Metrics isn’t exactly an exciting topic for a group of creatives trying to grow their businesses, even if measurement is necessary. This crew just really didn’t seem to care.
But Curtis’ concern was justified, according to her and the panel, numbers is how you make your case for podcasts in the corporate world – a world many here at the conference seem hell-bent on avoiding.
Podzinger’s Alex Laats began the presentation with a discussion about what we’ve learned from the search industry, and how important it is to new media. Podzinger has developed a speech recognition technology that converts audio to text, so that content is findable, and so relevant advertising can be placed alongside it.
This offers increased visibility for the content, says Laats. Keywords and clicks are measurable and add to subscriber numbers, even if download counts are still sketchy. There’s still no way to know if a download was full or partial, or if was deleted before listening.
“Clicking indicates user intent,” he said.
Podzinger is working on ways to aggregate data on how frequently users play podcasts and for how long.

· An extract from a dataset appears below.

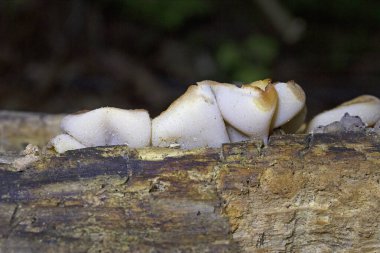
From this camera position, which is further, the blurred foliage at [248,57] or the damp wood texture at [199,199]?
the blurred foliage at [248,57]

According to Laats, music gets the longest play time at an average of 30 minutes, though the average podcast is played for six minutes. In video podcasts, the longest listened to was religious content, at 12 minutes.
These numbers conflict with Leo Laporte’s view that a two-hour podcast was ideal.
Dave VanDyke, of Bridge Ratings, ran down his company’s project numbers for the sparse audience. VanDyke revealed that by the end of 2006, there will be 6.3 million podcast users. In 2007, that number is expected to grow to 8.3 million. By 2010, that number is expected to double to 16 million podcast users.
According to age group, VanDyke says those ages 12-24 listen most, 52 percent of them downloading over 10 podcasts per month. He estimates the number one barrier to broader adoption is the complicated process of downloading to a computer and transferring to a portable media device. If simplified, podcasting could reach a much broader audience. Less sophisticated listeners are leaving the podcast on their PCs, rather than transferring.